Rewrite the lines from the start of the records through the line containing "112H118V110H110V126H108V129H106L104 137L108 141H116L121", changing "mask_h" to "mask_height" and leaving everything else as it is.

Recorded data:
###
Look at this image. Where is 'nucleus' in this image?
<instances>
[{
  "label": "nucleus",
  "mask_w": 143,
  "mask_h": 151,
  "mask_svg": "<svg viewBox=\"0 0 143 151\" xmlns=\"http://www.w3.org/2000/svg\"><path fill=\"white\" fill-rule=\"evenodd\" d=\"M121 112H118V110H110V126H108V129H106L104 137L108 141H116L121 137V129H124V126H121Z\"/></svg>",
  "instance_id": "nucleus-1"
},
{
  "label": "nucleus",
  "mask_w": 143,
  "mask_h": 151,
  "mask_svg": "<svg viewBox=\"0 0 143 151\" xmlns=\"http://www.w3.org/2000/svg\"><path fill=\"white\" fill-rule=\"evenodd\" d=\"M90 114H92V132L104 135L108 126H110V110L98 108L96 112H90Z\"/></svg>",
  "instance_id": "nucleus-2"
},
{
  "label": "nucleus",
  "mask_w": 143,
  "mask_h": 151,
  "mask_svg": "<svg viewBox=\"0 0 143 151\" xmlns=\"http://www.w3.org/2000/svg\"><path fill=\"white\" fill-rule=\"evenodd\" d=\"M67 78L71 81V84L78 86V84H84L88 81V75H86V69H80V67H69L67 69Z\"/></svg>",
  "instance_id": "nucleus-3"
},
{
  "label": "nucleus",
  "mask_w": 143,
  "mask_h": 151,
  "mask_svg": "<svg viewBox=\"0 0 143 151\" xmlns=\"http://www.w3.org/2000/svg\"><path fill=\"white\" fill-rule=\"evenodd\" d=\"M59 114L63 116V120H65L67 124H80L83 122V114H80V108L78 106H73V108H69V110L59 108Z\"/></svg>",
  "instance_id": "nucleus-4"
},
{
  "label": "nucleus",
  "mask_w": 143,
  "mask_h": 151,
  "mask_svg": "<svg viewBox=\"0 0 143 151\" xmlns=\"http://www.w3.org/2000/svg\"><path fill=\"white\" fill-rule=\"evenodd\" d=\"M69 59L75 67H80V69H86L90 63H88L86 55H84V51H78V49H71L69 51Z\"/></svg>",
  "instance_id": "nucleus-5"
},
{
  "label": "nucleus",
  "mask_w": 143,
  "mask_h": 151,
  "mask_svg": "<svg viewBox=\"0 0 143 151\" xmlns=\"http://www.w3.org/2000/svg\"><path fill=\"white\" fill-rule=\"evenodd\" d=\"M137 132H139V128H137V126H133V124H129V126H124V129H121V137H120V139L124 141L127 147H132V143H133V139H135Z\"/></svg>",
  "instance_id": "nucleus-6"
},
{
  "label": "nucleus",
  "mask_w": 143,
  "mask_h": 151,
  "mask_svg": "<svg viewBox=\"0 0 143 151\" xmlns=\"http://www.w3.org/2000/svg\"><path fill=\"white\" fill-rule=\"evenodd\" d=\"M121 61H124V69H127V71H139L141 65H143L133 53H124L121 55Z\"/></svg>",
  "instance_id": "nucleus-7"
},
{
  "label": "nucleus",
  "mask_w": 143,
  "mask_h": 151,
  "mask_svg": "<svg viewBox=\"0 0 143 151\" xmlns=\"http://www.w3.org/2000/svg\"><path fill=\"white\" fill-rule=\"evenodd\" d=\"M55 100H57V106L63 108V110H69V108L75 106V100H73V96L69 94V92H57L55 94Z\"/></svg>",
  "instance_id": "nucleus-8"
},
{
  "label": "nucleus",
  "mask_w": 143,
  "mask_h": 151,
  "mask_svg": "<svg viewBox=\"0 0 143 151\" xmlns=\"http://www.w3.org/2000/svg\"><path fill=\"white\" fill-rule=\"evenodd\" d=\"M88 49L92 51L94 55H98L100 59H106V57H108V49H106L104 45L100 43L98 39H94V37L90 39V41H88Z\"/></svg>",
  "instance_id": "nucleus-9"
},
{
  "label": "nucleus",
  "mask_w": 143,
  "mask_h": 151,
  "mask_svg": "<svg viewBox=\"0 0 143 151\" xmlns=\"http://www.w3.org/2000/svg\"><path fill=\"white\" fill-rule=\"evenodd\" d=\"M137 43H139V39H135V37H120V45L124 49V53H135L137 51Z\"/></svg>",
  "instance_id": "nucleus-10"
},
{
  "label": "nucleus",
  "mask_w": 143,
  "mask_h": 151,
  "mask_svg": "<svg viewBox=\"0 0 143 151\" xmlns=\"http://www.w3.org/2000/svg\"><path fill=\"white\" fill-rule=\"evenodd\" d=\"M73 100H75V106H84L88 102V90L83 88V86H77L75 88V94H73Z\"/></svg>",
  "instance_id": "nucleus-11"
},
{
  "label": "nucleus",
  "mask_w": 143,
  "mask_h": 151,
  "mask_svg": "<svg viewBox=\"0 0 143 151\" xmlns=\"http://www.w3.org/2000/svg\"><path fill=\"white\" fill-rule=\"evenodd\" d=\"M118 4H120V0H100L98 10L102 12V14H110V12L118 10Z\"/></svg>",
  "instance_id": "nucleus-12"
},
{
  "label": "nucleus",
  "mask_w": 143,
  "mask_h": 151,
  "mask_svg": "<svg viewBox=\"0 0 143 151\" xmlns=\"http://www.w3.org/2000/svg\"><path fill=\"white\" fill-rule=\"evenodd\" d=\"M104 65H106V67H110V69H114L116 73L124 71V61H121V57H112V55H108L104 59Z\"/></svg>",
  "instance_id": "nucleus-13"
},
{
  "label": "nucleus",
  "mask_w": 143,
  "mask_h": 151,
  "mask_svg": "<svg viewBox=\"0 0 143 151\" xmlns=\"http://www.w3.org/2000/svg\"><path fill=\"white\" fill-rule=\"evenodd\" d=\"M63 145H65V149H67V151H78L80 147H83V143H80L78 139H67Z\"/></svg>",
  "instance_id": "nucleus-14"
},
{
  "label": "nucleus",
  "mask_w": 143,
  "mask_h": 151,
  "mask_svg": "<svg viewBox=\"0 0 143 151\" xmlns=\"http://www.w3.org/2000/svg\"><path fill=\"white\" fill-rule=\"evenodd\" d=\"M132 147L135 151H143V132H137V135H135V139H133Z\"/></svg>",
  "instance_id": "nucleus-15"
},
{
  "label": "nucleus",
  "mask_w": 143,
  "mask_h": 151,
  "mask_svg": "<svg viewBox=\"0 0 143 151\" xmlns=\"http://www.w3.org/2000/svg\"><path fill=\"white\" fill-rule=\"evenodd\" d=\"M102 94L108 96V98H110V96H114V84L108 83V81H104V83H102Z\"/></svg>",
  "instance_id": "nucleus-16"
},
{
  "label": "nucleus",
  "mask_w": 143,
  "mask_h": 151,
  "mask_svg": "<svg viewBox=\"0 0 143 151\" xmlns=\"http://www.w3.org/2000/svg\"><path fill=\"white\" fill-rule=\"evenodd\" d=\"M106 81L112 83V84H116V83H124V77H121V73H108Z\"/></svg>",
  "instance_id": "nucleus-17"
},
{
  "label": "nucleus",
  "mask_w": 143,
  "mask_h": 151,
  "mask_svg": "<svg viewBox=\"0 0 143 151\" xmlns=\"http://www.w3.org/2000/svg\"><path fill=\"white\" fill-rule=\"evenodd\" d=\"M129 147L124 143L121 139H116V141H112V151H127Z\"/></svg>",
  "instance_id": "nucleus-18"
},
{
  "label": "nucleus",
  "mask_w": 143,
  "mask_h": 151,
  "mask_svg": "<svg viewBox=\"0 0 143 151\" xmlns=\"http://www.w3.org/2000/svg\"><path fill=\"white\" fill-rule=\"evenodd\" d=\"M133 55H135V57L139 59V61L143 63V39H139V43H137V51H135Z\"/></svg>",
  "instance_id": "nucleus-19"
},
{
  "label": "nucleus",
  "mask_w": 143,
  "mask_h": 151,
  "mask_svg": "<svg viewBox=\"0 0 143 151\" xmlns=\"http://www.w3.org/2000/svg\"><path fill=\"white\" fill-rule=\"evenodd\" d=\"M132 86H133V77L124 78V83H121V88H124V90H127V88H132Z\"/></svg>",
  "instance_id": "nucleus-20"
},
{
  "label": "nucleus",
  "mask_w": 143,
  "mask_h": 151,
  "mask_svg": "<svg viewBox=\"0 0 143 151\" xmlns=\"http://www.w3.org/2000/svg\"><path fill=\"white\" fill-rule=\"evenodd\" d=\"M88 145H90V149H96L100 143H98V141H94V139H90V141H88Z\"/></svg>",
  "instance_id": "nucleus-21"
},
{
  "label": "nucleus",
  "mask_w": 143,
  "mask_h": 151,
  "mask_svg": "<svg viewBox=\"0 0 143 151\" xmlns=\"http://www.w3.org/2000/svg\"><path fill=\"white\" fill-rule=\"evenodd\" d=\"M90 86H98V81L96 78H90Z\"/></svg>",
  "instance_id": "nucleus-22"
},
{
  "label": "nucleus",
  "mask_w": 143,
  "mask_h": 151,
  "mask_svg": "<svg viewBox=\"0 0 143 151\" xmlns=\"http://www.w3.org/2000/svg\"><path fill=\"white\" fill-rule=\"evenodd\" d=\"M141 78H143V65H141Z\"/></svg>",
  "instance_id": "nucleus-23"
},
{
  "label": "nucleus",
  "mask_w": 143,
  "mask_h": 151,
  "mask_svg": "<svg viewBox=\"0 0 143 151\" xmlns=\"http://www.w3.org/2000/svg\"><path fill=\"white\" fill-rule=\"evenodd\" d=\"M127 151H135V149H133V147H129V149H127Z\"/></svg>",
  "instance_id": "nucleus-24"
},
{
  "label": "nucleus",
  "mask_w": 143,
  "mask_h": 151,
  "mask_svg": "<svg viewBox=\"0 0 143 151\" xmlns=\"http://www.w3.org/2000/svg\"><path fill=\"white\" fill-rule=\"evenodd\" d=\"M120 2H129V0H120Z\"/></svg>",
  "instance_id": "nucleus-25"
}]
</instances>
###
# Task answer
Look at this image. Where is 'nucleus' in this image?
<instances>
[{
  "label": "nucleus",
  "mask_w": 143,
  "mask_height": 151,
  "mask_svg": "<svg viewBox=\"0 0 143 151\" xmlns=\"http://www.w3.org/2000/svg\"><path fill=\"white\" fill-rule=\"evenodd\" d=\"M121 112H118V110H110V126H108V129H106L104 137L108 141H116L121 137V129H124V126H121Z\"/></svg>",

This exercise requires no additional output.